====== Reading passage
In 1918 its name was changed, becoming All-Russian Extraordinary Commission for Combating Counter-Revolution, Profiteering and Corruption.
A member of Cheka was called a chekist (Russian: чеки́ст, romanized: chekíst, IPA:[t͡ɕɪˈkʲist]ⓘ). Also, the term chekist often referred to Soviet secret police throughout the Soviet period, despite official name changes over time. In The Gulag Archipelago, Alexander Solzhenitsyn recalls that zeks in the labor camps used old chekist as a mark of special esteem for particularly experienced camp administrators.[5] The term is still found in use in Russia today (for example, President Vladimir Putin has been referred to in the Russian media as a chekist due to his career in the KGB and as head of the KGB's successor, FSB[6]).
The Chekists commonly dressed in black leather, including long flowing coats, reportedly after being issued such distinctive coats early in their existence.[7][8] Western communists adopted this clothing fashion. The Chekists also often carried with them Greek-style worry beads made of amber, which had become "fashionable among high officials during the time of the 'cleansing'".[9]
After 1922 Cheka groups underwent the first of a series of reorganizations; however the theme of a government dominated by "the organs" persisted indefinitely afterward, and Soviet citizens continued to refer to members of the various organs as Chekists.[13]
On December 1, 1917, the All-Russian Central Executive Committee (VTsIK or TsIK)[14] reviewed a proposed reorganization of the VRK, and possible replacement of it. On December 5, the Petrograd VRK published an announcement of dissolution and transferred its functions to the department of TsIK for the fight against "counterrevolutionaries".[15] On December 6, the Council of People's Commissars (Sovnarkom) strategized how to persuade government workers to strike across Russia. They decided that a special commission was needed to implement the "most energetically revolutionary" measures. Felix Dzerzhinsky (the Iron Felix) was appointed as Director and invited the participation of the following individuals: V. K. Averin, V.V Yakovlev, D. G. Yevseyev, N. A. Zhydelev, I. K. Ksenofontov, G. K. Ordjonikidze, Ya. Kh. Peters, K. A. Peterson, V. A. Trifonov.
============
## Short exercise
From the passage on the Cheka, list each December date given in its final paragraph together with the event the passage assigns to that date.
====== Data
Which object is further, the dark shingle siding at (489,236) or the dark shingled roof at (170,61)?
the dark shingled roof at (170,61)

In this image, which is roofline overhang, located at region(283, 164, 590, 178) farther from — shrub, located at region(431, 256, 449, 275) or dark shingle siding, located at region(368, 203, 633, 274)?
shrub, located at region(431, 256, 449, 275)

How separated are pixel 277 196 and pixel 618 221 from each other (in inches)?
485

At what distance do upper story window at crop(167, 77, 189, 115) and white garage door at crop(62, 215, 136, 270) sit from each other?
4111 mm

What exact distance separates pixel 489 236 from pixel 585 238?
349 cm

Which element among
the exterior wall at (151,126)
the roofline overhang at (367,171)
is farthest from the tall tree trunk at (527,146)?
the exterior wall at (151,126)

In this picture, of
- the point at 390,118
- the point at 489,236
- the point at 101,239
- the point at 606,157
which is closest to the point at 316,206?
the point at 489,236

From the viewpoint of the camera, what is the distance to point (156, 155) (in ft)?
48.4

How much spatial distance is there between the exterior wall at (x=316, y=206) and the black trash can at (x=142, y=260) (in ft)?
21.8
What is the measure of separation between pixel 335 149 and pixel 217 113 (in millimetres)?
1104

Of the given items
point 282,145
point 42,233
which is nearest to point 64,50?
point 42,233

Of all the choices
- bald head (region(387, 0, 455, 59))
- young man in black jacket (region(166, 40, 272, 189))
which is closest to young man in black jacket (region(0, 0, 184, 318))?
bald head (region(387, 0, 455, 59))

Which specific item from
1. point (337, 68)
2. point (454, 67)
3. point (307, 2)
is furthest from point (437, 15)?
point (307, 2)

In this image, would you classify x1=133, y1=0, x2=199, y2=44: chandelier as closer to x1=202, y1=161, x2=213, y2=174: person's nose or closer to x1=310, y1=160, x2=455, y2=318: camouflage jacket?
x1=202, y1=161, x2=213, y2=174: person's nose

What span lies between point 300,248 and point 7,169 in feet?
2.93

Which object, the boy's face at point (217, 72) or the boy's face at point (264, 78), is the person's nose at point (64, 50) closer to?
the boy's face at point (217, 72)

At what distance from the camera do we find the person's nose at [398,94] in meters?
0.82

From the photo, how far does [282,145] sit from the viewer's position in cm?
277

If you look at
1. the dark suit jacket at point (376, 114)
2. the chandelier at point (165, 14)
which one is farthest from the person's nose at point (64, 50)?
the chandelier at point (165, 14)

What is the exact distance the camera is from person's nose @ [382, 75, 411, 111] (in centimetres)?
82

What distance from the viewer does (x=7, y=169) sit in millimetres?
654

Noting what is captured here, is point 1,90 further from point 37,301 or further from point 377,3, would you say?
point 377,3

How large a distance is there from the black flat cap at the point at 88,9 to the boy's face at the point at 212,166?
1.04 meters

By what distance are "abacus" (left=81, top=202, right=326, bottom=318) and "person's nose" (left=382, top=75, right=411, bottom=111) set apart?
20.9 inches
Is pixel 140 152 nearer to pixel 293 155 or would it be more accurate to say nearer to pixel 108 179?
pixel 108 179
============
## Solution to the exercise
- December 1, 1917: The All-Russian Central Executive Committee (VTsIK or TsIK) reviewed a proposed reorganization of the VRK and its possible replacement.
- December 5: The Petrograd VRK published an announcement of its dissolution and transferred its functions to the department of TsIK for the fight against "counterrevolutionaries."
- December 6: The Council of People's Commissars (Sovnarkom) strategized how to persuade government workers to strike across Russia and decided that a special commission was needed to implement the "most energetically revolutionary" measures.